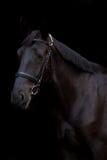 Ritratto nero del cavallo su fondo nero Immagini Stock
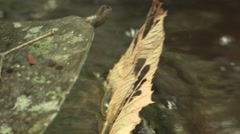Small waterfall river flowing naturally over rocks close up Stock Footage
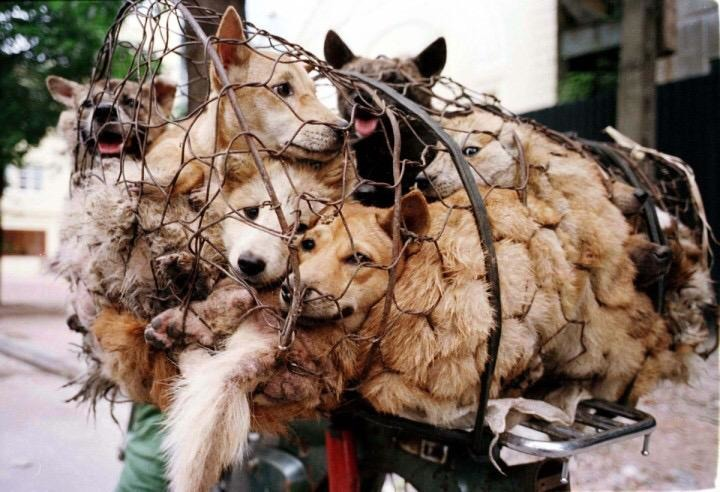 WDA表示,亞洲每年有3000萬隻狗兒被吃下肚,中國、越南、韓國三國吃下的數量就佔了其中9成。 twitter_stopyulindog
....
TASK REQUIREMENTS: Exactly as written, return every line of the listing, but not the pictures.

WRITTEN REPLY:
 Ritratto nero del cavallo su fondo nero Immagini Stock
Small waterfall river flowing naturally over rocks close up Stock Footage
 WDA表示,亞洲每年有3000萬隻狗兒被吃下肚,中國、越南、韓國三國吃下的數量就佔了其中9成。 twitter_stopyulindog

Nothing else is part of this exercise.